━━━ STUDY MATERIAL ━━━

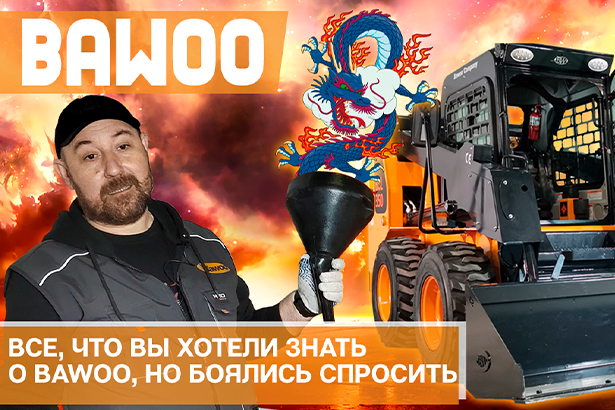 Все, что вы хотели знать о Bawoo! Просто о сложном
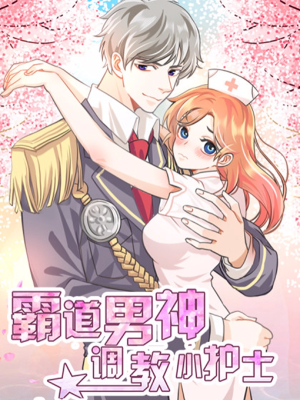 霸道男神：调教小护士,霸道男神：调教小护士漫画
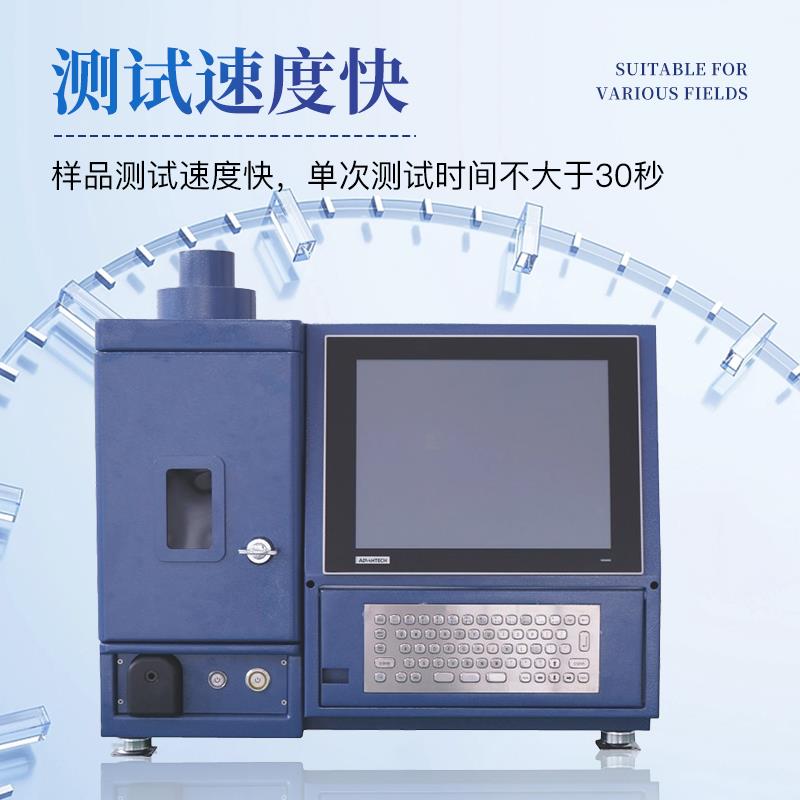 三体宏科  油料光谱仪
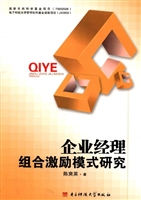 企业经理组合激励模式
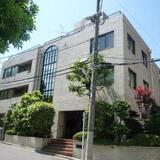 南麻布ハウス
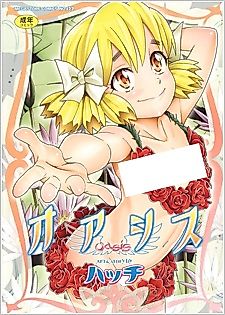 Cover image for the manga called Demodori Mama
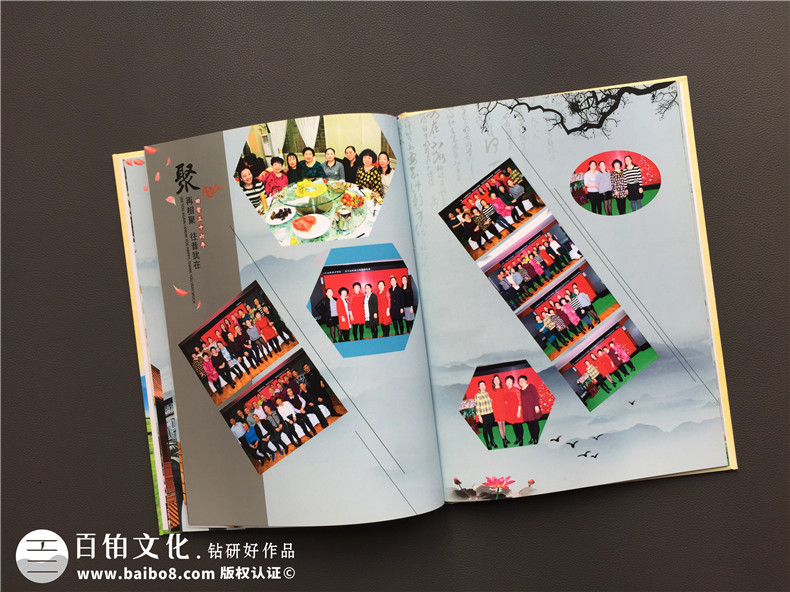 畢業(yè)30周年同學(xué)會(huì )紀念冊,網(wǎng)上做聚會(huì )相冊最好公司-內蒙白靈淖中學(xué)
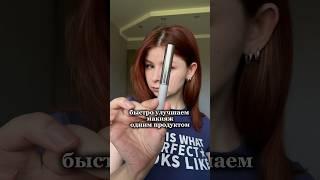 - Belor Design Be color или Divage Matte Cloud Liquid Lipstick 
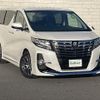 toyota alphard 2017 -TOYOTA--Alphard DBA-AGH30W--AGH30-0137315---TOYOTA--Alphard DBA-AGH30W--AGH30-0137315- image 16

━━━
━━━ STUDY MATERIAL ━━━

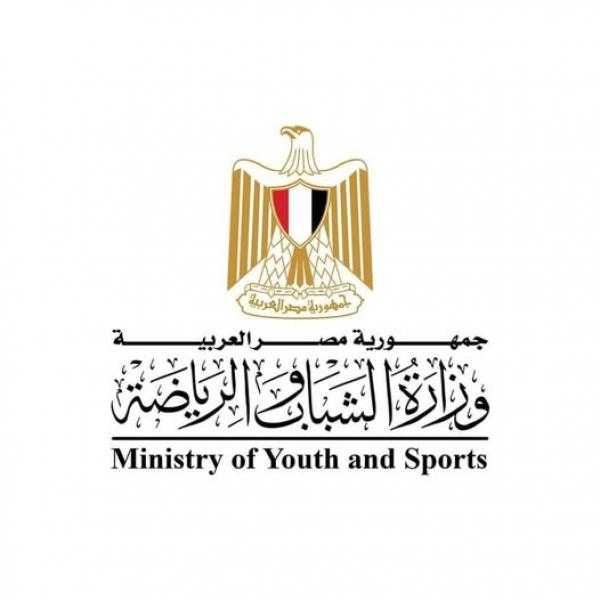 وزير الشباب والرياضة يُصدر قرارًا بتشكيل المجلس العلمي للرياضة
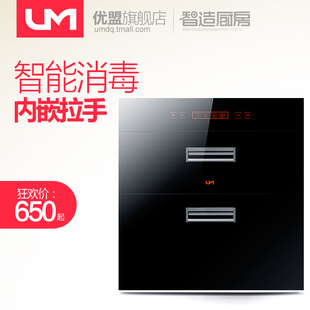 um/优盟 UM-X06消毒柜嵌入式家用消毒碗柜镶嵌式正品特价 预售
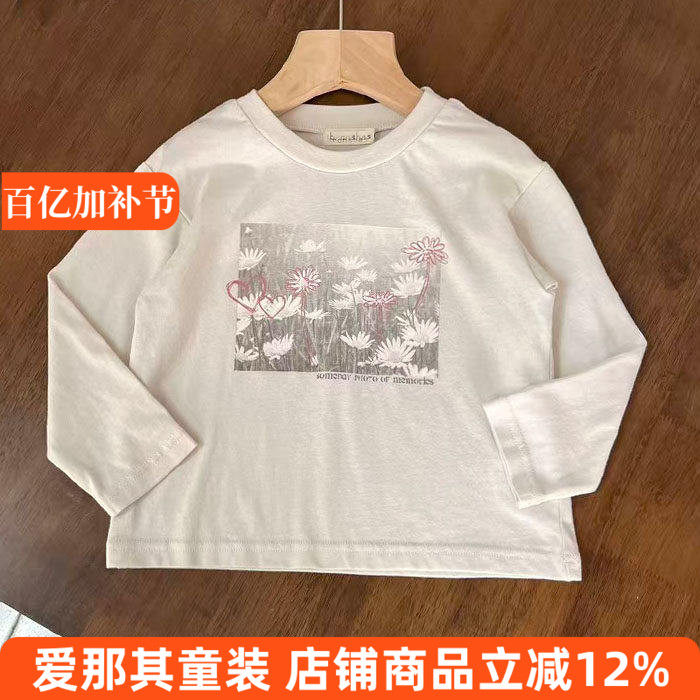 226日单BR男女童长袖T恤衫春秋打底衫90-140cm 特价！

━━━

§ REQUIRED WORK
Copy the lines above exactly, starting at the one with "وزير الشباب والرياضة" and ending at the one with "226日单BR男女童长袖T恤衫春秋打底衫90-140cm 特价！", both included. Leave out any pictures and add nothing else.

§ EXERCISE RESULT
 وزير الشباب والرياضة يُصدر قرارًا بتشكيل المجلس العلمي للرياضة
 um/优盟 UM-X06消毒柜嵌入式家用消毒碗柜镶嵌式正品特价 预售
 226日单BR男女童长袖T恤衫春秋打底衫90-140cm 特价！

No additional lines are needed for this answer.